▶ [THE DATA]:
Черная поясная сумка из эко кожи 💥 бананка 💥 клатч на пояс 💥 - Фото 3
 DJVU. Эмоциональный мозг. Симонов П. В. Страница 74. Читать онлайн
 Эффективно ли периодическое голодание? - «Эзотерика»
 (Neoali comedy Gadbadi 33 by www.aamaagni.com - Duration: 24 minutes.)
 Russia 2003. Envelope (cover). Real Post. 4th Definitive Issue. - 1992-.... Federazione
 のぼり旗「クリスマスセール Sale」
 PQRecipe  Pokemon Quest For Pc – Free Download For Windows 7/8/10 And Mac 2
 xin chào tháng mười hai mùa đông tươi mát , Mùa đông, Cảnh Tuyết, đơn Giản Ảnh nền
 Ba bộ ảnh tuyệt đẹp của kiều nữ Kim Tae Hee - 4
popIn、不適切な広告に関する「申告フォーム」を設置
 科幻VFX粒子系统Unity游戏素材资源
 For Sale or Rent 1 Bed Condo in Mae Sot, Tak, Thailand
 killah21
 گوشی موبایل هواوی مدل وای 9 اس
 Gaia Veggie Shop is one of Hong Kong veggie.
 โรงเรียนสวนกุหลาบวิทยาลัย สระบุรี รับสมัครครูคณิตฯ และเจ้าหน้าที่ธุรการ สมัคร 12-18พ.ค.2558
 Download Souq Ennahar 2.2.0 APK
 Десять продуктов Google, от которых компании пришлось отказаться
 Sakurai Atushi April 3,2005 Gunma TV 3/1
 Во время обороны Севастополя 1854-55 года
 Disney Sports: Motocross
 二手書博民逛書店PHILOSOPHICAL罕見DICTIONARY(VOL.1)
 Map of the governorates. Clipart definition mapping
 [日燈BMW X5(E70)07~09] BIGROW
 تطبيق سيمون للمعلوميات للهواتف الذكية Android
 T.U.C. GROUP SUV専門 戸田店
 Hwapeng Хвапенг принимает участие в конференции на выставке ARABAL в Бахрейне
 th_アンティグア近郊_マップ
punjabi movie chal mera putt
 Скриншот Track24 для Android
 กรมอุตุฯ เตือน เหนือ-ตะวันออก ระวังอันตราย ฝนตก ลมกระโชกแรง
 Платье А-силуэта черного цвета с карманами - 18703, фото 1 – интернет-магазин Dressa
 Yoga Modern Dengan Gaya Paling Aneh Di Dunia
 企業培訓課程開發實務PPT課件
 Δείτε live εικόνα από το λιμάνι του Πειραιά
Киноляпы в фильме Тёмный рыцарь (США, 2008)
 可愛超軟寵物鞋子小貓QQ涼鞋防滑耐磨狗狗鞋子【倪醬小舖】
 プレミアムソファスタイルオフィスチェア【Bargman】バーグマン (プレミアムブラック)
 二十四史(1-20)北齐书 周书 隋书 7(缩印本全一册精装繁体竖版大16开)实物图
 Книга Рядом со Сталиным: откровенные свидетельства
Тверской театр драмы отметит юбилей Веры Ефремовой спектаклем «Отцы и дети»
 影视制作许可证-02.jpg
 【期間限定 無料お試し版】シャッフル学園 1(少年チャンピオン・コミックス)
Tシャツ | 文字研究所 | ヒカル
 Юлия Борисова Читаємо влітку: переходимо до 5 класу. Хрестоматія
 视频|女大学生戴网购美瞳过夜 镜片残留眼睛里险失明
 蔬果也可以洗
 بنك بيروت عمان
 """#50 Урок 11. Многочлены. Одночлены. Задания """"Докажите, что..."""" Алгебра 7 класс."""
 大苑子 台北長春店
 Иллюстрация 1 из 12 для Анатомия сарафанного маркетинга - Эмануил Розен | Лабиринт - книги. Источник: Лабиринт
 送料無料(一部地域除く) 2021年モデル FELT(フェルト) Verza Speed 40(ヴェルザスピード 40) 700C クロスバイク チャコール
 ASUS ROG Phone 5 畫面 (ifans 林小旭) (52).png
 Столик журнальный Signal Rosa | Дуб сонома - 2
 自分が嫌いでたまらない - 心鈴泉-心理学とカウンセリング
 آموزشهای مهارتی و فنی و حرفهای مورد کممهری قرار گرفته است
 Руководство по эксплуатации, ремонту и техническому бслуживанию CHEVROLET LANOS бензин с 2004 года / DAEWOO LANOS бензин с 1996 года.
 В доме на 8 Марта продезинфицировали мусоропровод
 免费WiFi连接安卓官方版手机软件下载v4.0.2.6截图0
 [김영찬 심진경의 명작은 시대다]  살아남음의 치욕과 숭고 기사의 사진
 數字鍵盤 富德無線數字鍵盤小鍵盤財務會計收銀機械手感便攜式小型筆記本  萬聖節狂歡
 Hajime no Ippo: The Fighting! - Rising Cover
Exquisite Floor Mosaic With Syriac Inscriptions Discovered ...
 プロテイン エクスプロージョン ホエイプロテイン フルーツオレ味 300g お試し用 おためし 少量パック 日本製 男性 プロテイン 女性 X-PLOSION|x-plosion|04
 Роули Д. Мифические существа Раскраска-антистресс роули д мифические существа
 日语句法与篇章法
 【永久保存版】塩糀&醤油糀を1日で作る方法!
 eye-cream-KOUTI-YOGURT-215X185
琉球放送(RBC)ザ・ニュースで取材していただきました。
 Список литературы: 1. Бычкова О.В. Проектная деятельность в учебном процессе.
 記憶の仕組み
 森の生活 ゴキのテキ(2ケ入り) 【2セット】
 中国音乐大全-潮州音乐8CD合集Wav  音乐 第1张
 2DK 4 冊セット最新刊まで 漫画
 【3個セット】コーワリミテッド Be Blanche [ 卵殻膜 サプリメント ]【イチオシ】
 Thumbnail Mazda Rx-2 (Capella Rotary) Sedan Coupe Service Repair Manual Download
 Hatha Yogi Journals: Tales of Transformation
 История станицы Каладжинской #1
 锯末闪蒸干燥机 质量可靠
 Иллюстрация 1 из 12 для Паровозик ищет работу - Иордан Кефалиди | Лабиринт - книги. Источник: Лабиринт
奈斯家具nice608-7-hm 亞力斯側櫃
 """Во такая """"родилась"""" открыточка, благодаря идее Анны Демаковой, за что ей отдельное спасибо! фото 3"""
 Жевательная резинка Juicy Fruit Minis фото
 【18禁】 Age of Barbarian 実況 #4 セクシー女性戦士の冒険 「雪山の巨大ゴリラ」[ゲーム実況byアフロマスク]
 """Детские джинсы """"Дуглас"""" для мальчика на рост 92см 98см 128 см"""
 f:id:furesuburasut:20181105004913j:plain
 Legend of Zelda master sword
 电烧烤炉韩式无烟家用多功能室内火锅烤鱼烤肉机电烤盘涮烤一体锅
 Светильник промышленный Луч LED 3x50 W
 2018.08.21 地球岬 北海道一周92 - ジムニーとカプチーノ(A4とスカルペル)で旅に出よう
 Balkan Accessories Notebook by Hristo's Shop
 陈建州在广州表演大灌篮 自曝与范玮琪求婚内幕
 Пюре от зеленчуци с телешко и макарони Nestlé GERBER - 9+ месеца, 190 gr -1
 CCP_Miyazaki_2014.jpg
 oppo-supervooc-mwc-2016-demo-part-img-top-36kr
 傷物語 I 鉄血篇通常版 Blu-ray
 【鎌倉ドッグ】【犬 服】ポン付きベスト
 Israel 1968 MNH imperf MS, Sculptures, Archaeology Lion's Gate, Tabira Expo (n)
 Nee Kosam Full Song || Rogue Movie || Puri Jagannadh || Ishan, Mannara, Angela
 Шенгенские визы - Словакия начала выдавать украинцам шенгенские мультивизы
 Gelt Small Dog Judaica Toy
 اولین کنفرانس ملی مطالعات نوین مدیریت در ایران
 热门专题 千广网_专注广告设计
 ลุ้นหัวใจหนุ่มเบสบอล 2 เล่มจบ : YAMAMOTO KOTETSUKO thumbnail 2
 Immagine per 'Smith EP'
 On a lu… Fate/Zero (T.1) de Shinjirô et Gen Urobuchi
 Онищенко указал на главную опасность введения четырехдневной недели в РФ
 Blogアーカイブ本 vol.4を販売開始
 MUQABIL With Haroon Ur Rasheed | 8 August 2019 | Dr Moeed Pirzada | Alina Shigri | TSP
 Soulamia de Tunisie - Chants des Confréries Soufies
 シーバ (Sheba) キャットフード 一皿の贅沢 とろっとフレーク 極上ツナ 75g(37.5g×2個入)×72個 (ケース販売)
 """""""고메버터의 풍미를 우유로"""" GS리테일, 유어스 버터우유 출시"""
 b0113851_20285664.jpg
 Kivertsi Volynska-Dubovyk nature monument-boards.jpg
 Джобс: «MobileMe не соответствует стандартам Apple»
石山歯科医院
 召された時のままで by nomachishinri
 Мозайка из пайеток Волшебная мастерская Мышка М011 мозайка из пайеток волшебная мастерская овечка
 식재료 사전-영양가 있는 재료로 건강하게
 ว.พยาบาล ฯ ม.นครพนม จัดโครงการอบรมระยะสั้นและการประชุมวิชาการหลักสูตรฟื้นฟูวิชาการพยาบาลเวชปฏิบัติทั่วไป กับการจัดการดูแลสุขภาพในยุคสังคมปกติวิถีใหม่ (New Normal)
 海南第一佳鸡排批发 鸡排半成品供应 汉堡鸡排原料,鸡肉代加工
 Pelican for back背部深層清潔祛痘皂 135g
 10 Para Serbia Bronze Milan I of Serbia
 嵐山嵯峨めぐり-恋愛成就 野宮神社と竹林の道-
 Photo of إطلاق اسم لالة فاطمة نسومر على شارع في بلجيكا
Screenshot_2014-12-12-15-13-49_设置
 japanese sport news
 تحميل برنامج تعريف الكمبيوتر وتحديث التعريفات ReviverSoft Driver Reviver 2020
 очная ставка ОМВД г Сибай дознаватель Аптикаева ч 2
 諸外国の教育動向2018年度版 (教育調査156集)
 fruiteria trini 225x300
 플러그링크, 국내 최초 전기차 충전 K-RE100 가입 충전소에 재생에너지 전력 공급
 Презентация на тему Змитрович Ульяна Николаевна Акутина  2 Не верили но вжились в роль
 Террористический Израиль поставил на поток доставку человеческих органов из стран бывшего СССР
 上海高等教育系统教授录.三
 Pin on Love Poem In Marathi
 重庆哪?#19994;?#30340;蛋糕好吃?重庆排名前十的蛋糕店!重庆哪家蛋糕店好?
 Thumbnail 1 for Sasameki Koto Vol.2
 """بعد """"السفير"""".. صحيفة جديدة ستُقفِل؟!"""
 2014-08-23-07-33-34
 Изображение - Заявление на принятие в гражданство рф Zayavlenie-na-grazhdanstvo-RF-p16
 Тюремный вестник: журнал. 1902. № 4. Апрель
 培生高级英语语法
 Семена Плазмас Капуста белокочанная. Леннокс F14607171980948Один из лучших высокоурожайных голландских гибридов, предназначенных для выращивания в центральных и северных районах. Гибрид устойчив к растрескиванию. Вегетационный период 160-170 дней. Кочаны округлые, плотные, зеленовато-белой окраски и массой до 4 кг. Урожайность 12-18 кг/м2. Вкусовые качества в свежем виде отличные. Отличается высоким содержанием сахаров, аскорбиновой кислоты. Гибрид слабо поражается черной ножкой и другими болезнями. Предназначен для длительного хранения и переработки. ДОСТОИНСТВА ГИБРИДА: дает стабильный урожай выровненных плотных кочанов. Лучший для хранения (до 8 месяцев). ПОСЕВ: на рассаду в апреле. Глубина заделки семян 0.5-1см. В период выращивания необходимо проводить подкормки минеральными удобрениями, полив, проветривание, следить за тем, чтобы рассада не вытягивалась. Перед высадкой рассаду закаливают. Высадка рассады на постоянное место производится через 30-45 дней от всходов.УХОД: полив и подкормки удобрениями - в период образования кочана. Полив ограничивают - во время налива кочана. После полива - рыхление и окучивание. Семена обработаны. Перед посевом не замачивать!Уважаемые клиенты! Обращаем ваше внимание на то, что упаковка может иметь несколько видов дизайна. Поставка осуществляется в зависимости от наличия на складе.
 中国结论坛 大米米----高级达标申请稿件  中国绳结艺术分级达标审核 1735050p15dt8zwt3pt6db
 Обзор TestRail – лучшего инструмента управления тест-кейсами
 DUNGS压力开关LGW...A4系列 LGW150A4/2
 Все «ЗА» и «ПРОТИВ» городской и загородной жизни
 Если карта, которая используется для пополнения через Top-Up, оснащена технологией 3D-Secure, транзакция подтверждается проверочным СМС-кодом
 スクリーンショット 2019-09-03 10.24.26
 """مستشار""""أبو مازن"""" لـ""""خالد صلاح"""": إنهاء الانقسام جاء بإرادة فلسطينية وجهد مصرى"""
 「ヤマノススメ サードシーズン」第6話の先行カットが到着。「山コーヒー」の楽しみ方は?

▶ [EXERCISE INSTRUCTIONS]: In the records, which lines mention the word "Источник"? Copy those lines.

▶ [RESULT OF THIS TASK]:
 Иллюстрация 1 из 12 для Анатомия сарафанного маркетинга - Эмануил Розен | Лабиринт - книги. Источник: Лабиринт
 Иллюстрация 1 из 12 для Паровозик ищет работу - Иордан Кефалиди | Лабиринт - книги. Источник: Лабиринт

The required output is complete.